Within seconds my heart started racing and my breathing got laboured. By the time I reached the corner I wanted to run, but my body couldn’t manage it. The lack of oxygen I was struggling to drawn in forced me to slothfully keep walking.
Eventually I made it home, on a pair of legs made of jelly, and as soon as I stepped through the door, I physically managed a deep breath, let out with a sigh that epitomised gratification. I was home. I was safe. And gradually my heartbeat and breathing resumed their normal tempo.
I didn’t see this attack coming, it completely blindsided me. But I’d survived it, and I’m sure it was a one off… famous last words!
Oh hello again
And then today I woke up in a bit of a spin. It started with a fluttering in my chest, then quickly escalated. Before I knew it I was pacing the kitchen like I had serious calories to burn, hand clutching my chest, tears streaming down my face, laborious breathing - I just couldn’t quite get a quenching inhale, it was punchy, jagged and gasping.
My heartbeat was increasing with speed and strength. My ‘thinking brain’ desperately trying to rein in some logical problem-solving, but the distraction of the physical symptoms holding onto pole position.
At one point, wisdom did a half-hearted pole vault jump into my awareness, repeating the acronym ‘STOPP’ that I learned in my recent CBT sessions. Yet another, more domineering part refusing to stop. But if I stop what will happen? Will I face what I’m afraid of? I feel like I’d be letting go of any control (or failed attempts of control) to refuse the reality of what may be?
I promised my therapist I would reach out to someone in times like this, not to crumple under the weight of it alone, and so I contacted a trusted friend. The most understanding, empathic, greatest listener, and the one you’d want by your side in such a psychological crisis.
Her simple response was perfect: “remember to breathe”. As if hearing it coming from somewhere other than my own mind, enabled it to reach the right path to be granted ‘approval for action’. Followed by “try a grounding technique”.
Grounding myself in nature
So, I went out into the garden. It was like the symbolism of fresh air made it easier to breathe. Offering me the oxygenated relief my body and mind were in emergency need of.

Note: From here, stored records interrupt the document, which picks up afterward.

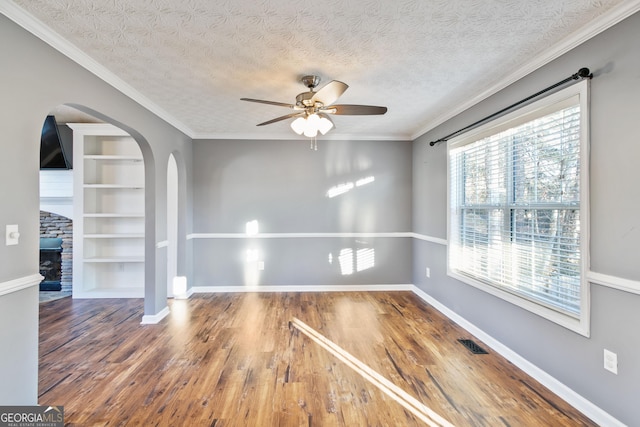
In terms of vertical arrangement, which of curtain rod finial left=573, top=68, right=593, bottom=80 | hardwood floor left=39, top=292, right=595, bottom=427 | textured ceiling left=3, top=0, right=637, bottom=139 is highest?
textured ceiling left=3, top=0, right=637, bottom=139

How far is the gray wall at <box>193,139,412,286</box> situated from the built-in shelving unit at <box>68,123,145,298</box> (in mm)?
886

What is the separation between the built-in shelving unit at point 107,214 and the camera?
4.23 meters

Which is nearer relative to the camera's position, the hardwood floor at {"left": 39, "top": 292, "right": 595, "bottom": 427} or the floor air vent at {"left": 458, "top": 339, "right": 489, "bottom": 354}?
the hardwood floor at {"left": 39, "top": 292, "right": 595, "bottom": 427}

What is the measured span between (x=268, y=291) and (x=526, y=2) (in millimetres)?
4343

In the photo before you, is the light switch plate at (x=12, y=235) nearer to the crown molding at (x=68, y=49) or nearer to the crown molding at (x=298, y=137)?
the crown molding at (x=68, y=49)

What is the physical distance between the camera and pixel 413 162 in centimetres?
474

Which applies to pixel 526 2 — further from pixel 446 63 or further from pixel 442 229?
pixel 442 229

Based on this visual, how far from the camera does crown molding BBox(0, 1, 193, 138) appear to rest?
1.68 meters

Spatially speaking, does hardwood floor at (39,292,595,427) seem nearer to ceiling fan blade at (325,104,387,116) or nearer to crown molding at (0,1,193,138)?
ceiling fan blade at (325,104,387,116)

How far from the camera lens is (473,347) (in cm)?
280

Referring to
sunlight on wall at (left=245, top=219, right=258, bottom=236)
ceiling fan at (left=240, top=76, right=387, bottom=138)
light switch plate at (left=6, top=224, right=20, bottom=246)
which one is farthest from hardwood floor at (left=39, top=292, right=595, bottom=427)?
ceiling fan at (left=240, top=76, right=387, bottom=138)

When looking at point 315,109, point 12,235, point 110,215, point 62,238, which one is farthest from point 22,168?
point 62,238

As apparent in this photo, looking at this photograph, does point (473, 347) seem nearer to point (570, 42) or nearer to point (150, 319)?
point (570, 42)

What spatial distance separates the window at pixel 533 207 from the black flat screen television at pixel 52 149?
5403mm
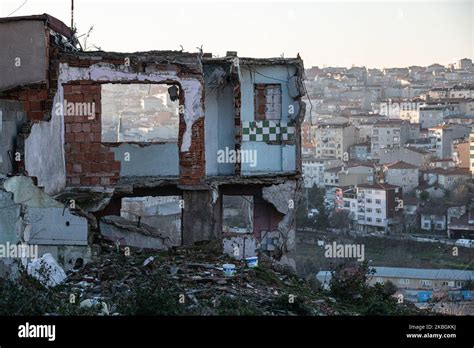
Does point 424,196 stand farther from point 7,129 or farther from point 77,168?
point 7,129

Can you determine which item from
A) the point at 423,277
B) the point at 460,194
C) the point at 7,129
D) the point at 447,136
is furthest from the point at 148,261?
the point at 447,136

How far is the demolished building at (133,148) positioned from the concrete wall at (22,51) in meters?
0.01

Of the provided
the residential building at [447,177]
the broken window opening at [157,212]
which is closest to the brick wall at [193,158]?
the broken window opening at [157,212]

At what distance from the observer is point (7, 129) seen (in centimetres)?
1080

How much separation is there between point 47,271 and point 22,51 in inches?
153

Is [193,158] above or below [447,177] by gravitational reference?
above

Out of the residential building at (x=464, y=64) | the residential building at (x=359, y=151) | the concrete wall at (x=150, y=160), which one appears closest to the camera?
the concrete wall at (x=150, y=160)

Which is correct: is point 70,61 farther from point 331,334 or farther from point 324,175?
point 324,175

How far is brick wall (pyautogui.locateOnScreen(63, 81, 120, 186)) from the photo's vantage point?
42.7ft

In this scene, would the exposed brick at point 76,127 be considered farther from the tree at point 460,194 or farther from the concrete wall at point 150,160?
the tree at point 460,194

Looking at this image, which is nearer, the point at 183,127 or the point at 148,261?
the point at 148,261

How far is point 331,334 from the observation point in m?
6.18

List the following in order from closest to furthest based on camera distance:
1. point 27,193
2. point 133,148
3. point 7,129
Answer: point 27,193
point 7,129
point 133,148

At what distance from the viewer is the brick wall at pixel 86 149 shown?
1301 centimetres
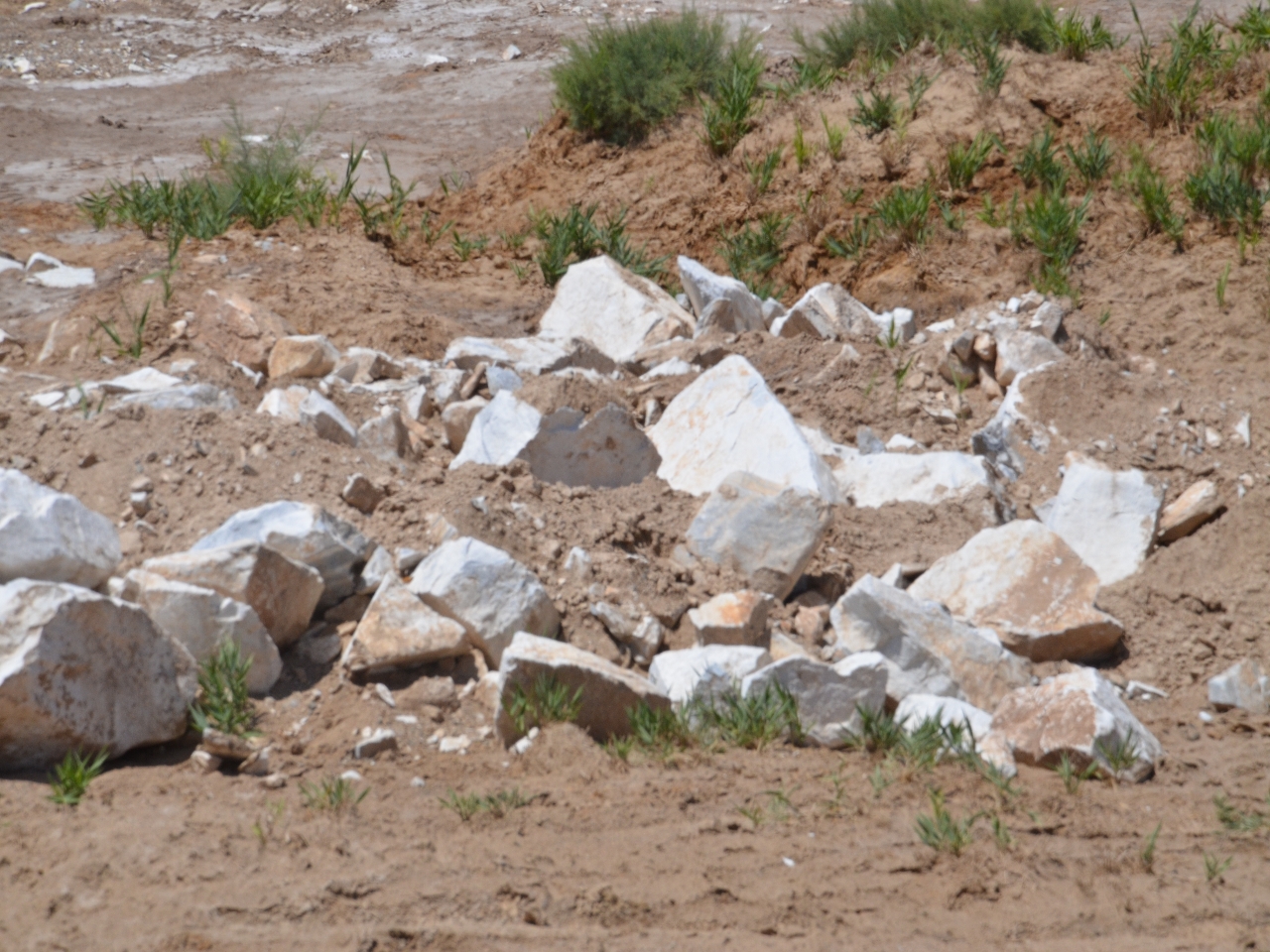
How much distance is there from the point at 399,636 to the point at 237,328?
2.70 m

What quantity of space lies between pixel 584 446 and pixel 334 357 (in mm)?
1521

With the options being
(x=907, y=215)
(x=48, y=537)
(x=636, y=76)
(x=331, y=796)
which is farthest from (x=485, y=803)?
(x=636, y=76)

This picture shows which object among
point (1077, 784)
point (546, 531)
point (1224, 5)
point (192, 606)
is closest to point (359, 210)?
point (546, 531)

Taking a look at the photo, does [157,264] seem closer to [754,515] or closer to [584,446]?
[584,446]

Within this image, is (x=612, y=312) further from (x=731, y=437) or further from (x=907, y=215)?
(x=907, y=215)

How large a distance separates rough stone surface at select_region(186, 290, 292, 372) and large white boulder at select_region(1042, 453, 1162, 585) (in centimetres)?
356

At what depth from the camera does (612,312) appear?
238 inches

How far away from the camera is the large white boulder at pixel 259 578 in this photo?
3.19 metres

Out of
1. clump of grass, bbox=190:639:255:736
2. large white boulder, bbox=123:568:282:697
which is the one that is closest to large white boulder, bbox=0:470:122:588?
large white boulder, bbox=123:568:282:697

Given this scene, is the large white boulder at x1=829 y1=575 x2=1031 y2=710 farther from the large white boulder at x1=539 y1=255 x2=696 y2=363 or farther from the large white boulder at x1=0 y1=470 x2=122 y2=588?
the large white boulder at x1=539 y1=255 x2=696 y2=363

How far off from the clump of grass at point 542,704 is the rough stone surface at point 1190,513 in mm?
2553

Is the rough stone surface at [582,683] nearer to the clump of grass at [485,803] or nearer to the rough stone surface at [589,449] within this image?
the clump of grass at [485,803]

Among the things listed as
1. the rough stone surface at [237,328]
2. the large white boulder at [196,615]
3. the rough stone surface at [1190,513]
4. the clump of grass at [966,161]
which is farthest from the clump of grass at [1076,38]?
the large white boulder at [196,615]

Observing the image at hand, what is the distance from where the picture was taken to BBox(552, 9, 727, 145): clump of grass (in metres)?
8.32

I looked up at the sky. The trees standing tall and firm. The leaves rustling in harmony like a fine-tuned symphony, orchestrated by the wind’s cue. I felt the cool breeze rolling across my bare legs, and heard the sounds of the world, of life – birds, traffic...
It reminded me that I’m here. Right now. Not lost in the typhoon of my mind, the many thoughts being picked up by the force and thrown around in an escalating and undeniable inner storm.
As I sit here writing in the garden, a group of baby birds ascend the feeder, like a gathering of pre-schoolers jostling for the best toy at nursery – young robins, blue tits and a baby dunnock – like a signal to notice life. A message I needed to see. It seemed to change my perspective – a visual prompt that there is hope and new life. It made me stop and watch, and as such, again grounded me right here, right now. Reminding me that I’m not back in a childhood memory, or in a catastrophic future reality. I’m right here, and this is what’s in front of me right now.
My cat then approaches and curls up beside me – her meditative demeanour infectious and calming me further. Her warm, soft fur comforting and reassuring.
Little gentle reminders that there is life, love and connection right here.
What I learnt from this experience:
It’s OK to reach out for help. In fact it’s better than OK, it’s the best thing to do!
Anxiety attacks subside, they don’t last forever, and with a little practice we can learn to manage them.